The appointment of an administrator pendente lite
Rule 638 Uniform Civil Procedure Rules 1999 enables a court to appoint an administrator for an estate pending the outcome of probate proceedings on a limited basis, imposing conditions which it considers appropriate. Such appointments are not routinely granted. Their role is to get in the assets of the estate, manage them, and preserve them. [14]. The applicant sought appointment as the administrator pendente lite, [15], whilst the respondent contended that an independent person should be appointed to the role. He nominated a solicitor experienced in the area of succession and estates. Alternatively, he sought the joint appointment of himself and the applicant. [16].
The applicant proposed that on the facts of the estate he was an appropriate appointee, noting that whilst it was once the case that courts would be disinclined to appoint an executor under a disputed will, that is no longer a hard and fast rule and modern cases focus more upon whether there would be an adverse impact on the estate: see Jones v Toomer [2021] WASC 207, [19]–[20]. The respondent argued that as a general rule, it is preferable to appoint a person who is detached from the action as administrator pendente lite and it is in fact the case that the appointment of one of the parties to the litigation is limited to “quite exceptional” circumstances: see Hempseed v Ward [2013] QSC 348 and Tomkinson v Hersey (1983) 34 SASR 181. [17], [18].
The principles governing making a limited grant of appointment of an administrator of a deceased estate pendente lite
Upon reviewing the applicable case law, his Honour held that (allowing for semantics) there is no such general rule, but rather a broad discretion “that is subject to the particular circumstances and the good sense and practicalities of the particular appointment”. [26]. He summarised the factors underpinning that discretion as including:
(a)It is advantageous and helpful to have the estate administered by someone who is external to the litigation;
(b)The scope of the issues in dispute;
(c)The nature of the tasks required of the administrator;
(d)The candidate’s suitability and qualifications;
(e)Any cost or other practical advantages or disadvantages together with the views of the beneficiaries and the choice of executors made by the deceased;
(f)The purpose of the appointment. [25].
In his Honour’s view the proposition that there is a general rule that a party to the substantive litigation should not be appointed as the administrator pendente lite except in “quite exceptional” circumstances is problematic since such an approach is reliant upon a largely subjective assessment as to what amounts to “quite exceptional” circumstances. Rule 638 UCPR is not drafted in that way. Furthermore, the case law indicates the courts are more inclined to tailor the discretion to the circumstances of each case (whilst reflecting the obvious advantage of an administrator who is independent). [27].

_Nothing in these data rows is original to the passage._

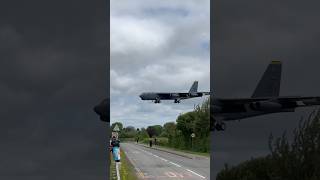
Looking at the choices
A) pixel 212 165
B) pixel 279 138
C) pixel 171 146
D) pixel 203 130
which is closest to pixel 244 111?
pixel 212 165

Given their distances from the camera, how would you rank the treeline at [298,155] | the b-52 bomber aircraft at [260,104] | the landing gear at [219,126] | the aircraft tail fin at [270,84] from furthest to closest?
the aircraft tail fin at [270,84]
the b-52 bomber aircraft at [260,104]
the landing gear at [219,126]
the treeline at [298,155]

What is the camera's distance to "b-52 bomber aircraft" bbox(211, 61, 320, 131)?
27278 millimetres

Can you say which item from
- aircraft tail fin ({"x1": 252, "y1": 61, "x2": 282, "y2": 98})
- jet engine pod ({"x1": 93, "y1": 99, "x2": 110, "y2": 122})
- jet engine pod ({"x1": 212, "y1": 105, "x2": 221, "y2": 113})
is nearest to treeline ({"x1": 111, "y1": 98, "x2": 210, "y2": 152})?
aircraft tail fin ({"x1": 252, "y1": 61, "x2": 282, "y2": 98})

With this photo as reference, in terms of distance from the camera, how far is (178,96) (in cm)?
3484

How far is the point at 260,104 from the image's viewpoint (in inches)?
1484

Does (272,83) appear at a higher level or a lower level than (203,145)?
higher

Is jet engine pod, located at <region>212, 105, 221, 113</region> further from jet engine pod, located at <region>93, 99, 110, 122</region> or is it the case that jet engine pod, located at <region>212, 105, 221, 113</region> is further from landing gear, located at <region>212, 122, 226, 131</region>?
jet engine pod, located at <region>93, 99, 110, 122</region>

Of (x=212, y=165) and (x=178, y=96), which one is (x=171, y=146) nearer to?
(x=178, y=96)

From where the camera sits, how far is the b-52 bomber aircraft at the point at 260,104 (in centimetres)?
2728

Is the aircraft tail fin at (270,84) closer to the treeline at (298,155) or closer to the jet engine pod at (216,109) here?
the jet engine pod at (216,109)

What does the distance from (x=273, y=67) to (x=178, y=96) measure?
21.9 metres

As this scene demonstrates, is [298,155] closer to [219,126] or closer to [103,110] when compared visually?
[103,110]

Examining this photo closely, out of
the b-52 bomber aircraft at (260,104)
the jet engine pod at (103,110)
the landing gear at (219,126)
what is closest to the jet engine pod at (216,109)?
the b-52 bomber aircraft at (260,104)

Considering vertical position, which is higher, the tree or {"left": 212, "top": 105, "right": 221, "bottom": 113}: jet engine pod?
{"left": 212, "top": 105, "right": 221, "bottom": 113}: jet engine pod
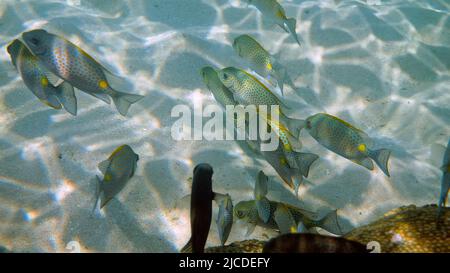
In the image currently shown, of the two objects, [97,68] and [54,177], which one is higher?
[97,68]

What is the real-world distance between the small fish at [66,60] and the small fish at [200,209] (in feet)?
4.23

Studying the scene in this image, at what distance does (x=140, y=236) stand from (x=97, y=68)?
→ 1659 millimetres

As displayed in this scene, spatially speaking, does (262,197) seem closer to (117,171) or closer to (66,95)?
(117,171)

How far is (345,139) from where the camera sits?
292 centimetres

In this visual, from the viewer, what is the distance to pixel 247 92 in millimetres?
3111

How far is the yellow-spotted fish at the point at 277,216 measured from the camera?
8.56 feet

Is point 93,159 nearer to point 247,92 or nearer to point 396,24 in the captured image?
point 247,92

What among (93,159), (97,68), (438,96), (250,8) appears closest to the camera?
(97,68)

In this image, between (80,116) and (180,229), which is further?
(80,116)

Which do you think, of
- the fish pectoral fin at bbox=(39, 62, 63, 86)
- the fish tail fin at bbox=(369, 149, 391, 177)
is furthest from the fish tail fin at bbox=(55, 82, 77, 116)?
the fish tail fin at bbox=(369, 149, 391, 177)

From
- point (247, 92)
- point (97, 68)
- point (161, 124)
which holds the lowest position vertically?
point (161, 124)

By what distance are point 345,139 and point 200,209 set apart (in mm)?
1680

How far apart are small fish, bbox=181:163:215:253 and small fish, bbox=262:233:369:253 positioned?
436 mm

Application of the principles to the current matter
It was apparent that, unlike the applicant, the respondent’s nominee did not appear to possess any knowledge of cattle or livestock properties which would be directly beneficial in the event he was appointed. In his Honour’s view, that was a “central problem”. He noted:
“There is no evidence that he has any knowledge of these specific properties. It [is] not said that he has even set foot on Moorfield. Nor is there [any] suggestion that [he] is able or willing to move to Moorfield”. [33].
His Honour observed that given these matters, such an appointment could potentially result in increasing the burden already undertaken by the applicant, without any corresponding benefit. [34]. Having regard to the practicalities and the applicant’s expertise, his view was that the applicant was the preferable appointment. In forming that view, he noted that it was not in issue that the applicant was running the farming enterprise well. [38]. To alter the management of the properties at this juncture would not preserve the status quo and could result in risks to the estate. [39].
In addition, the applicant’s continued management was unlikely to conflict with scope of the foreshadowed litigation, [41], and whilst it was unclear what cost the retention of the solicitor to manage the estate would entail, the applicant had worked on the property at no cost to the estate at all. [43], [44].
Disposition
The applicant was appointed as administrator pendente lite to continue managing the properties.